P.M. – Mas refiro-me à lusofonia de hoje, o bloco dos países de língua portuguesa.
C.A.A. – Sim, já era. Este conceito político de lusofonia nasceu quando começou a germinar aquilo que depois conduziu à CPLP, mas repare que para passarmos a esse conceito foi preciso primeiro que os novos países de expressão portuguesa fizessem as pazes com o passado, que significava pacificar-se com a cultura que os ocupou e da qual são de alguma forma herdeiros. Foi preciso primeiro esperar que a poeira assentasse nestes países.
Mas sim, era [um conceito que se discutia] por uma razão, porque existiam dois países onde o português era importante e onde não havia resquícios dessa questão colonial: Portugal e Brasil. E o Brasil já era significativo. Quando estes estudiosos todos apareceram – para não falar de grandes vultos portugueses que eles estudaram, como o Pessoa e o Camões – já tinham acontecido no Brasil o José de Alencar, o Machado de Assis, Graciliano Ramos.
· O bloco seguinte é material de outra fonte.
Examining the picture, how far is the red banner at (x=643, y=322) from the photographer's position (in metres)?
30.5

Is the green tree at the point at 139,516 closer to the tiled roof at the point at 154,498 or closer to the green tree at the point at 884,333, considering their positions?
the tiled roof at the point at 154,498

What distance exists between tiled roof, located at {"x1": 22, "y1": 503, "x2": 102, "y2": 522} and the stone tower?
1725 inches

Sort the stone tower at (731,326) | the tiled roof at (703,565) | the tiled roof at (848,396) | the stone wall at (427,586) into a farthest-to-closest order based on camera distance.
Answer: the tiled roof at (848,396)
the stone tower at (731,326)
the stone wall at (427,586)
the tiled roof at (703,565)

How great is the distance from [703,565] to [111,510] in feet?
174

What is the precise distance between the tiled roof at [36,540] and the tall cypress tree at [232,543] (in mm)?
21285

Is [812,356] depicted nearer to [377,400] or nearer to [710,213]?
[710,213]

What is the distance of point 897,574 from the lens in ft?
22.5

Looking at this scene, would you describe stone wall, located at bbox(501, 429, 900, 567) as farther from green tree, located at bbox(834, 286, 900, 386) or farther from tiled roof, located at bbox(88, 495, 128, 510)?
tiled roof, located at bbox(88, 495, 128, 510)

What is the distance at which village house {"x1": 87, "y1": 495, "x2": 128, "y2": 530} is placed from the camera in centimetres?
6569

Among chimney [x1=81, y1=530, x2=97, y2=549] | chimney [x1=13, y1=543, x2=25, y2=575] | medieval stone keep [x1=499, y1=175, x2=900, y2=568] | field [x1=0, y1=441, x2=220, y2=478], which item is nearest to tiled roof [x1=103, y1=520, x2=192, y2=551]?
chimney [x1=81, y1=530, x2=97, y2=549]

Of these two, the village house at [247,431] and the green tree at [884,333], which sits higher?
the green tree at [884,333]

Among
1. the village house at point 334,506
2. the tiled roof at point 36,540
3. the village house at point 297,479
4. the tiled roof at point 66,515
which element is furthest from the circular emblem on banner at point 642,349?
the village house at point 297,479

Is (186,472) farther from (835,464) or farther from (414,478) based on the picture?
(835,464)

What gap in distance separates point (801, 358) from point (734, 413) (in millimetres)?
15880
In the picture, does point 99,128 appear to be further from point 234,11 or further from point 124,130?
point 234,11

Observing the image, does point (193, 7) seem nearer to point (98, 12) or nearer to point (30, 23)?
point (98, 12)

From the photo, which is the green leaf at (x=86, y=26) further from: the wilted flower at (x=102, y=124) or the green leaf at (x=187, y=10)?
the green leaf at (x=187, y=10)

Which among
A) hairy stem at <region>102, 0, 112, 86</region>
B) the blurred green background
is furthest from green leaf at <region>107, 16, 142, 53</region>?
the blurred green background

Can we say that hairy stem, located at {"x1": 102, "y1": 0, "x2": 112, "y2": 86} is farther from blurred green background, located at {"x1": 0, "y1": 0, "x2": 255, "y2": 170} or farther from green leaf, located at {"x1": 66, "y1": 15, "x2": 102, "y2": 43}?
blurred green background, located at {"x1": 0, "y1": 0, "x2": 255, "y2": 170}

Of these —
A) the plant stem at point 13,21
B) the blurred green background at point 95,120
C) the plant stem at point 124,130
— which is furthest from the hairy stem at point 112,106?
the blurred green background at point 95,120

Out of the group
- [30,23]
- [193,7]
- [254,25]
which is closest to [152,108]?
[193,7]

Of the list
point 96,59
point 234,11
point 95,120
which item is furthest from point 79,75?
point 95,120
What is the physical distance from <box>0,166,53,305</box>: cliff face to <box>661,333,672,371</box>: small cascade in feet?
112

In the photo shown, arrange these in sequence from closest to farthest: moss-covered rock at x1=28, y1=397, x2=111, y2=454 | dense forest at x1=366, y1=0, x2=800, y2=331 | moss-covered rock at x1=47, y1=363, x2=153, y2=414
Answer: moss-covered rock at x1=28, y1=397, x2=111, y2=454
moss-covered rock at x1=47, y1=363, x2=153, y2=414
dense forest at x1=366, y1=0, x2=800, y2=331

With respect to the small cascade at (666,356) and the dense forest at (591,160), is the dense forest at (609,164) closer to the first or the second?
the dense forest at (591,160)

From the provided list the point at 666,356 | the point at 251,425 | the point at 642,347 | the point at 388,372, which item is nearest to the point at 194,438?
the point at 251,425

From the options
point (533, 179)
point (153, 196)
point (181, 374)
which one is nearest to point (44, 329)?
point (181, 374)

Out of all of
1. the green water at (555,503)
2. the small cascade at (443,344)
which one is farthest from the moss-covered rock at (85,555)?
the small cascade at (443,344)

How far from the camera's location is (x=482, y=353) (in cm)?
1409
Sobretudo na Europa e nos Estados Unidos da América, é natural que começasse a haver muita gente a querer estudar este fenómeno que era a cultura lusófona.
Mas não se tinha chegado ainda a este conceito da lusofonia desta forma porque se fosse utilizado antes da descolonização implicava acessoriamente este anátema de colonialismo. E hoje ele não tem.
P.M. – E que reflexão faz hoje deste conceito?
C.A.A. – Vejo de uma forma muito otimista. A língua portuguesa é a quinta língua do mundo. É falada por milhões de pessoas e nós às vezes só vemos isso quando pensamos em Portugal, Brasil, Angola, Moçambique e os países mais pequenos, incluindo Timor. Mas é preciso também dizer que a seguir a Lisboa, a cidade onde há mais portugueses é Paris. Se nós pensarmos nessa outra lusofonia que acontece em resultado da diáspora, nós temos que concluir que o português tem um peso significativo em todo o mundo ocidental e também um pouco no mundo oriental. Eu vejo com muito otimismo e Macau é um exemplo disso.